While the Bible doesn’t give us details here, I don’t think that’s the way it works. There will certainly be no error that is a result from sin on the new heavens and the new earth. And I guess a pitcher will never have to worry about throwing out their arm. But I don’t think we are all going to magically become experts in every field. I know God is a worker of miracles, but he has given me no clues that my husband will ever be an exceptional chef. I believe we will still be gifted with different capacities to serve in our vocations, although we will be able to grow in our knowledge and sharpen our skills. We are different from God in that way.

I’m confident that there will still be learning in heaven. For one thing, we will always be learning about God. How could we ever exhaust our knowledge about the almighty, eternal God? I look forward to forever learning about his Person and his work without error. This is hard for us to comprehend because we are finite beings. Our capacity to learn will be like nothing we can fathom in the state we are in now.

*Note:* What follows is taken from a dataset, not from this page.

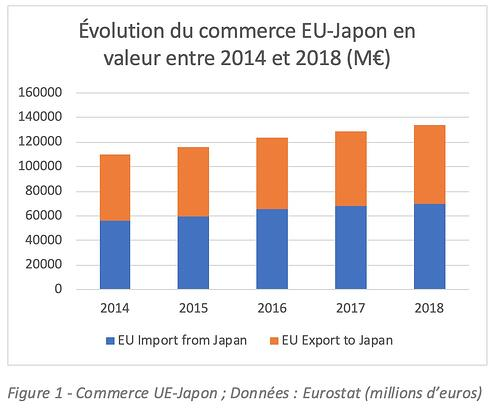JEFTA-Fig1_commerce UE-Japon-FR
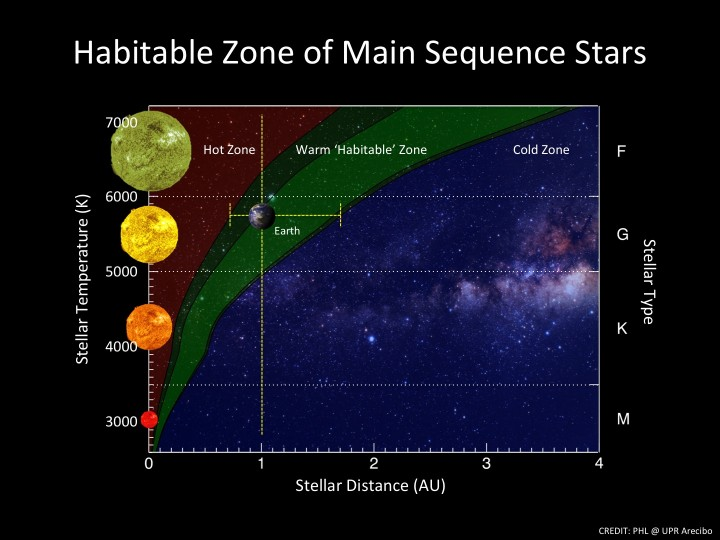 Habitable_Zone_main_sequence_stars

Think about the new creation. As I look forward to beholding the beatific vision of Jesus Christ who is our great reward, I’m also in wonder of the beauty that he has shared with us now. One thing that is apparent is that beauty is diverse. We are not going to all look the same in our new resurrected bodies; we will all be different. And I believe that just as God has equipped us to serve differently now, he will do the same for eternity. We will have eternity to discover and explore God’s great artistry as we serve alongside one another. And if we will still be serving God and one another with our gifts, fulfilling the great commandment, how can we do this without further growth? As we learn more about God, more about our brothers and sisters in Christ, and more about the new heavens and the new earth, I would think we will become even better in our vocations.

And what if I wanted to learn something new, like how to play the harmonica? Will I just pick one up and automatically know how to play it well? Or will I have to learn from scratch with much practice to become good? I think the latter will still be the case. There is joy in learning, putting in the time, and being rewarded with improvement.

So while I do not believe that there will be mistakes on the new heavens and the new earth in the sense that we will have clear minds and bodies that can function without the interferences of sin, I don’t believe everything we do on the first try will be as good as it can be. I think we will be able to improve upon our work as we learn and grow.

What do you think? And what about mulligans?